Do Blog Mulher Viva

Dedicado ao colega Ali Kamel

Há quem diga que racismo não existe no Brasil; que o país é tão misturado que apenas 6% da população é negra, ou seja, uma minoria absoluta – desconsiderando a noção histórico, político-étnica de afrodescendência. Tal conclusão felizmente não permaneceu impune e foi questionada de maneira brilhante e irônica pelo cartunista Arnaldo Branco, entre outros:

Racimso no Brasil
Além desta elaboração, outra teoria – a mais aceita pós Gilberto Freyre – é a de que vivemos um racismo velado, em especial quando comparado aos Estados Unidos. Enquanto mascaramos o preconceito com a imagem de um país feliz, harmônico e unido por samba, cerveja e futebol, lá a separação forçada de espaços físicos há até muito pouco tempo deixou os problemas bem mais evidentes e trouxe à tona a herança escravagista.

Mas pelo menos dois episódios recentes discordam, em certa medida, das hipóteses acima e apontam que o racismo não só existe no Brasil, como ele é muitas vezes óbvio. O primeiro é o do deputado federal Jair Bolsonaro (PP-RJ), que ao participar do programa CQC, da Bandeirantes, falou absurdos para a apresentadora e cantora – negra – Preta Gil. Saudosista da ditadura militar, Bolsonaro já havia destilado seu preconceito também contra gays, o que infelizmente, na lei, não é uma violação equivalente ao crime de racismo.

O segundo exemplo é a nova propaganda da cerveja Devassa. Não satisfeita em ver retirado do ar seu comercial com Paris Hilton, a marca mais uma vez opta por divulgar uma imagem estereotipada e distorcida da mulher. Agora ela não é loira e “oferecida”, mas negra, “porque negra se reconhece pelo corpo”. Além de utilizar peitos e bunda para vender bebida, a propaganda faz uma distinção sexual que traz a mulher negra como um objeto.

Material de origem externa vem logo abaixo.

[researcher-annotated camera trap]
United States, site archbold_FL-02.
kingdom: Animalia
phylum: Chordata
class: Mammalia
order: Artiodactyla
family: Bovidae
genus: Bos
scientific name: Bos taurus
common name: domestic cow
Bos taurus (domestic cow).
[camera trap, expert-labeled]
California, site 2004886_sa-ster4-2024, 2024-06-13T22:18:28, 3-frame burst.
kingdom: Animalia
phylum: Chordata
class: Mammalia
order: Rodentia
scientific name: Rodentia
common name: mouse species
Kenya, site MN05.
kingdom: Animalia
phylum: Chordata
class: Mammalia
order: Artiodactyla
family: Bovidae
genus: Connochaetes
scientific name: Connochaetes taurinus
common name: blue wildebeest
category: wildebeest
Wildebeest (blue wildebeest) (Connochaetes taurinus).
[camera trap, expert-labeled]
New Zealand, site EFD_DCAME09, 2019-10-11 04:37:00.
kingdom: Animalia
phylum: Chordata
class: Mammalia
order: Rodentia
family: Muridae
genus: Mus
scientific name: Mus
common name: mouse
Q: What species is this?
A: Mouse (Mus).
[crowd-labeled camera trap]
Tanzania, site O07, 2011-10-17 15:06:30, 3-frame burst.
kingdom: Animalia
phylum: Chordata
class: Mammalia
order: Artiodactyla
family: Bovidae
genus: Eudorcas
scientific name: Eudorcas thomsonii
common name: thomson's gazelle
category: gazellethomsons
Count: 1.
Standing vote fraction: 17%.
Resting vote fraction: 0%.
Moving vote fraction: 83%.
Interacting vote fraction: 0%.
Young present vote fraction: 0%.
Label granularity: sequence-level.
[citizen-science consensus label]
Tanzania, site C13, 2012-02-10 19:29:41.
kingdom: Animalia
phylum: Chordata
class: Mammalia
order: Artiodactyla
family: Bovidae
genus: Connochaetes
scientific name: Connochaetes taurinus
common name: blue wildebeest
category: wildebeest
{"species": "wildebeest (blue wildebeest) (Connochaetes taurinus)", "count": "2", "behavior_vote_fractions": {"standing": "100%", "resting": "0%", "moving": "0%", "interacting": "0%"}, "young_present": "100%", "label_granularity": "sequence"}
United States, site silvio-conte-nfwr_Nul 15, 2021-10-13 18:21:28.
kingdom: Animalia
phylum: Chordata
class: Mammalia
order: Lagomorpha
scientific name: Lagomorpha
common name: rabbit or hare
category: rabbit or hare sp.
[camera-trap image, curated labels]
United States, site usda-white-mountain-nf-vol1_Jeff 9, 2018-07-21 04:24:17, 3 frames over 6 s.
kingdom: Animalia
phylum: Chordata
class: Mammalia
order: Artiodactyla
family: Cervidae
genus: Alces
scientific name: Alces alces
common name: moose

Um mero corpo a ser possuído.

Propaganda devassa
As mulheres negras são, sem dúvida, grandes prejudicadas deste nosso mundo contemporâneo supostamente desenvolvido. Se as brancas já sofrem no mercado de trabalho, recebendo menos para ocupar o mesmo cargo que homens, as negras são ainda mais desvalorizadas. Elas também estão entre as mais pobres, são mães cedo e têm menos oportunidades de virar a mesa. E quando chegam ao topo, como Preta Gil, ainda ouvem desaforos que desqualificam toda a sua hereditariedade por alguém que se sente “no direito” de “ser superior”.

Racismo não existe no Brasil? Faz-me rir.